Seidemann: Just four questions? I've got more

Posted

From the other side of the bench

by David Seidemann

Issue of April 8, 2010/ 24 Nissan 5770

Sometimes the people you encounter in the hours before Passover and the people you share the Seder with make just as big an impact as the Seder itself.

We like to say that there are “four questions” but there are so many more. Among them are two that have always presented some difficulty to me:

First, if karpas, the vegetable that we dip into salt water, is meant to stimulate our appetite as some commentators suggest, why do we ingest it two to three hours before we actually eat matzo and the meal? Typically, the appetizer is served right before the meal and not hours earlier. Try doing that at a dinner or function — follow the appetizer with three hours of discussion and then serve the meal.

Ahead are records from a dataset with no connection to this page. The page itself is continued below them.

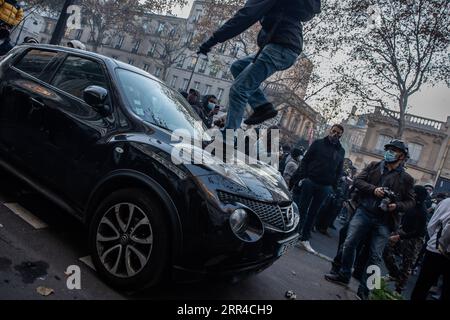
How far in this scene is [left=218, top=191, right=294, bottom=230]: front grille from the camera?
106 inches

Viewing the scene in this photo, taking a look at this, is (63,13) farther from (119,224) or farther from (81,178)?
(119,224)

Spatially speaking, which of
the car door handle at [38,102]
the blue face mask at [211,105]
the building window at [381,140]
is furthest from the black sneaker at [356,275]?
the building window at [381,140]

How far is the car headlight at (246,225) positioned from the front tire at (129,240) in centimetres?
52

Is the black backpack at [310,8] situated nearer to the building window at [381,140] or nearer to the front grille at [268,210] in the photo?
the front grille at [268,210]

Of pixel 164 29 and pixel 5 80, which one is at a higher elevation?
pixel 164 29

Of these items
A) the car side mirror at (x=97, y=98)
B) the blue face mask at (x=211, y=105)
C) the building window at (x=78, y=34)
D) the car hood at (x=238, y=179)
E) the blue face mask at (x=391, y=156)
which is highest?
the building window at (x=78, y=34)

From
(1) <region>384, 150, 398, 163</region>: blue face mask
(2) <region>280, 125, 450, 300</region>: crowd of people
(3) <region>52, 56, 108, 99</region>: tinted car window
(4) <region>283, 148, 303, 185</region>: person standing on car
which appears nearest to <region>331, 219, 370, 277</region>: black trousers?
(2) <region>280, 125, 450, 300</region>: crowd of people

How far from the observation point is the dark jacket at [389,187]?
450 cm

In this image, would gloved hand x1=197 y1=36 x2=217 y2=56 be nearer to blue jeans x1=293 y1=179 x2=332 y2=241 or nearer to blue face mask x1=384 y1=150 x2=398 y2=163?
blue face mask x1=384 y1=150 x2=398 y2=163

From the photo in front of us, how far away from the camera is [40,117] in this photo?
3.54m

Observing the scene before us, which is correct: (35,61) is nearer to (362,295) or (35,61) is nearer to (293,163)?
(362,295)
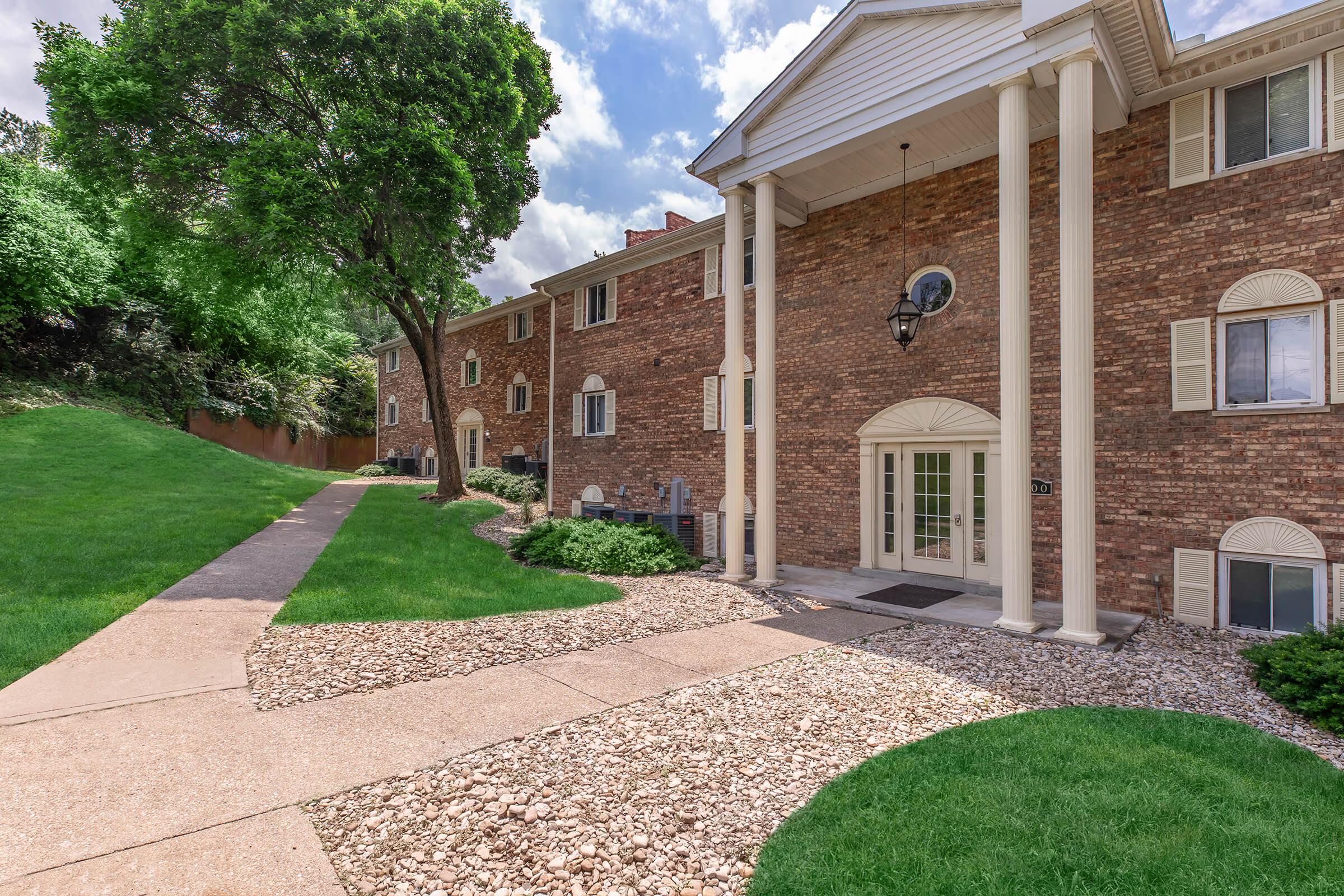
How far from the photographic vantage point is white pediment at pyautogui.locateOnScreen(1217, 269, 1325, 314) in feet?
20.1

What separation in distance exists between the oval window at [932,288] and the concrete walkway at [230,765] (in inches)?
234

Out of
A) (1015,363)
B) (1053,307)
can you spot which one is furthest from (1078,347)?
(1053,307)

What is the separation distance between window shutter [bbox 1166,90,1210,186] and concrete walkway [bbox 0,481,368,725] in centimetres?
987

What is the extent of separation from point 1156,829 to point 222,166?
51.9 ft

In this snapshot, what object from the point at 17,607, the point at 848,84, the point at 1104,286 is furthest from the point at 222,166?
the point at 1104,286

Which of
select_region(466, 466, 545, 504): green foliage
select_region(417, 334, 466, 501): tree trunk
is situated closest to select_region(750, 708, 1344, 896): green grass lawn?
select_region(466, 466, 545, 504): green foliage

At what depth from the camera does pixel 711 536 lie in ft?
37.1

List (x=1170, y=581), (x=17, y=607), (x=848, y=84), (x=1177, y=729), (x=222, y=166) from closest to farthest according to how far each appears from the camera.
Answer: (x=1177, y=729), (x=17, y=607), (x=1170, y=581), (x=848, y=84), (x=222, y=166)

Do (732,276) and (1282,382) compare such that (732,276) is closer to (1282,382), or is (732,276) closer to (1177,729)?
(1282,382)

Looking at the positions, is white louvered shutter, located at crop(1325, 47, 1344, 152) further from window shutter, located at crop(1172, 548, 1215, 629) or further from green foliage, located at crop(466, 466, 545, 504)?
green foliage, located at crop(466, 466, 545, 504)

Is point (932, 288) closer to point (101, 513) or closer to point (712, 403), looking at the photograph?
point (712, 403)

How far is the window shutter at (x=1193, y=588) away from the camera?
6574 millimetres

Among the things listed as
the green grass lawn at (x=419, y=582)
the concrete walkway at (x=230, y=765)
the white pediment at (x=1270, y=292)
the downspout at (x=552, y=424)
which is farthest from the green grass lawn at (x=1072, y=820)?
the downspout at (x=552, y=424)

That’s the last dinner your organization will ever hold.

Second is the dichotomy between two lessons of the middle matzo — is it the bread of freedom commemorating our sudden and miraculous departure from Egypt, or is it the poor man’s bread, the bread of affliction that we were forced to eat as slaves for 210 years? And whatever it symbolizes, what’s the point of breaking it, of hiding it, then having it reemerge at the end of the Seder as the afikoman?

The people I encountered before Passover, and those I shared the Seder with, helped answer the questions. Trust me, my memories of them and their experiences will linger long after the taste of the matzo, the wine and the bitter herbs have dissipated. For the point of all of this is not commemorative in nature but experiential. The whole point of the Seder exercise, of all the pre-Passover toil, and all of the intellectual discussion, is to feel in the year 5770 as if we have somehow been liberated from those demons that possess us and prevent us from embracing our G-d, our religion, and our people with a full heart.

So whose experiences accompanied me at the Seder this year?

She’s 22 years old with one child and more on her plate than one could ever imagine. She has no money, no job and no support from a soon to be ex-husband who doesn’t understand his responsibilities. He hides behind misguided rabbis who I would hope would never let someone treat their daughters as they watch this man treat his wife. For 2 1/2 years he has refused to support his wife and child and refused to give her a Get, releasing her from her modern-day slavery. She tried this rabbi and that rabbi, this Bet Din and that Bet Din and nothing seemed to work. She came to my office two weeks ago and we put a plan in motion. Without going into detail, less than 24 hours before the first Seder, she received her Get and was set free. Her bread of affliction became her bread of freedom.

I shared my Seder this year was a man who just lost his wife. We had shared previous Seder’s with him and his wife; his bread of freedom had become bread of affliction.

We shared our Seder this year with a woman who, at age 40, was experiencing the first Seder of her entire life. Her bread of affliction was becoming her bread of freedom.

Also at this year’s Seder was a 17-year-old boy from Poland whose family is one of just 10 observant families in Warsaw. Though he wished to join them for Passover, it was not meant to be. He knew that his experience as a yeshiva student in the United States and joining our Seder, provided an experience without parallel in Poland; one he could not duplicate in Warsaw. His matzo was simultaneously the bread of affliction and of redemption; his charoses was bittersweet.

Another 17 year old, a young man with Asperger’s Syndrome, rounded out our invited guests. I witnessed him view freedom in a way I never could have imagined.

So we all shared the holiday meals together. Those tasting freedom for the first time; those tasting freedom again for the first time in a long time; those whose freedom was accompanied, at least in part, by a wish to be elsewhere; and a man who longed to share another Seder with his wife.

And because we were all there together, those of us with whole matzos realized that others, inches away from us, were trying to pick up the pieces of their broken ones. And that there can be no Jew who eats a whole matzo so long as there are Jews next to us, a few blocks away, living in Warsaw, chained as an Agunah, trying to pick up the broken pieces of the matzo that masquerades as their life.

Those are the people with whom I broke matzo this year. Their lessons of life are not written specifically in the Hagadah; they are written below the surface, underneath the wine stains and between the crumbs that fill the binding. They are there all year long waiting for those of us that are more fortunate, to make them whole, if not by solving their problems than at least by breaking our own complete matzo, letting them know that as long as they are lacking we cannot be whole.

Yes, sometimes the people you encounter in the hours before Passover and the people you share the Seder with make just as big an impact as the Seder itself.